Required work
Copy word for word the part of the data below that opens at its very beginning and closes with the line containing "broken window [633, 369, 691, 448]", including that line.

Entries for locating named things

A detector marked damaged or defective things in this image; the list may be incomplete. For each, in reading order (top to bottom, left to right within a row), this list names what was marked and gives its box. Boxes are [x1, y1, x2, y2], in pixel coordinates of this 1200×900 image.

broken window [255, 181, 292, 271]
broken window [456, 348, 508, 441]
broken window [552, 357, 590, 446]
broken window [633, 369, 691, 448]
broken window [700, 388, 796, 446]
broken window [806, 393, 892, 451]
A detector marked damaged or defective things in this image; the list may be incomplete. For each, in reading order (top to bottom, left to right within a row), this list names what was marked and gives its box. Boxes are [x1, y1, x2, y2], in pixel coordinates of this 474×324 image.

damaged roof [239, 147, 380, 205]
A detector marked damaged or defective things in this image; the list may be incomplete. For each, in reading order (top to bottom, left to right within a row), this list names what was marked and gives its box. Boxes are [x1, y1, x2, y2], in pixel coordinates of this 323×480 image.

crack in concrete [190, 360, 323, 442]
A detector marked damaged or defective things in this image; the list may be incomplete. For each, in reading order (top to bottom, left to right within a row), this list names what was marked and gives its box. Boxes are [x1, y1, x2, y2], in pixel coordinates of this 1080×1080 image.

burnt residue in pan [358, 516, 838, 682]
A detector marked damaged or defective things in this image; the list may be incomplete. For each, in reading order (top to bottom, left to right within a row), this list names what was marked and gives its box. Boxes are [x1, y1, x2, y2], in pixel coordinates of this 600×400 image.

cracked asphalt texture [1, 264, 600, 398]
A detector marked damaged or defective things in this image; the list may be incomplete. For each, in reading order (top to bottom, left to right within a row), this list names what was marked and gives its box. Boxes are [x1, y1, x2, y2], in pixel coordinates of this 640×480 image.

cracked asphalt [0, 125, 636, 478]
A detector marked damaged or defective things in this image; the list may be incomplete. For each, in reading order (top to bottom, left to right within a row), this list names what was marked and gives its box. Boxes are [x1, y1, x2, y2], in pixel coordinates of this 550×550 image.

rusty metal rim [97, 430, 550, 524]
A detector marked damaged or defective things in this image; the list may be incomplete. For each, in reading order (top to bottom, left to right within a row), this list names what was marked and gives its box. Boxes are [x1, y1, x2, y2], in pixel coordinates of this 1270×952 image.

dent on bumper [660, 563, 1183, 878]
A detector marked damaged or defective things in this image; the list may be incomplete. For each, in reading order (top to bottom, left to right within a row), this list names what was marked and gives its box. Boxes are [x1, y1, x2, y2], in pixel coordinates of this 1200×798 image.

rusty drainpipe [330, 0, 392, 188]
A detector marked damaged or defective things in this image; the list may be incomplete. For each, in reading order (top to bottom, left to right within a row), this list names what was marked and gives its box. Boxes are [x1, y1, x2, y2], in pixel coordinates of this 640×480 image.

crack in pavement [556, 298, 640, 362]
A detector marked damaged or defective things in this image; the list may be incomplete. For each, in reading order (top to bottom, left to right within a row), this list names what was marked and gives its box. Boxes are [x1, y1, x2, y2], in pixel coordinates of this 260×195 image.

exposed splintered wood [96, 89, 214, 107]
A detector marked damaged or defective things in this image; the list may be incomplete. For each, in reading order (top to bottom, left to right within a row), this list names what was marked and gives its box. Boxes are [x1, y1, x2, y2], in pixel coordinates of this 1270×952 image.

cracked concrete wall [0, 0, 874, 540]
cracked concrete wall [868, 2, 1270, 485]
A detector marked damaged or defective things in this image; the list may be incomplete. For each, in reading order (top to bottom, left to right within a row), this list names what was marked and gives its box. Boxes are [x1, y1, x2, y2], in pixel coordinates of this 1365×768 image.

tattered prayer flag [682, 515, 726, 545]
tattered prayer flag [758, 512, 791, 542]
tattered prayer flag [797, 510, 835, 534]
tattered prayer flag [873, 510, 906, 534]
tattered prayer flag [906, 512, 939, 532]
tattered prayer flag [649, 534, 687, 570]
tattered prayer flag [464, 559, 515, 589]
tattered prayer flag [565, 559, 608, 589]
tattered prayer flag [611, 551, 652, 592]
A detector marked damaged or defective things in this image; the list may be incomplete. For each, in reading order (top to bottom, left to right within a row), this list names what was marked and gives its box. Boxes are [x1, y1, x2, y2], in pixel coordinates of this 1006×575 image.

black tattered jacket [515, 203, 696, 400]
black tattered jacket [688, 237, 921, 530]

Result of this exercise
A detector marked damaged or defective things in this image; the list may be incomplete. For each, in reading order (top to bottom, left to right within a row), this list names what was marked and gives its box. Boxes are [x1, y1, x2, y2], in pixel coordinates of this 1200×900 image.

broken window [255, 181, 292, 271]
broken window [456, 348, 508, 441]
broken window [552, 357, 590, 446]
broken window [633, 369, 691, 448]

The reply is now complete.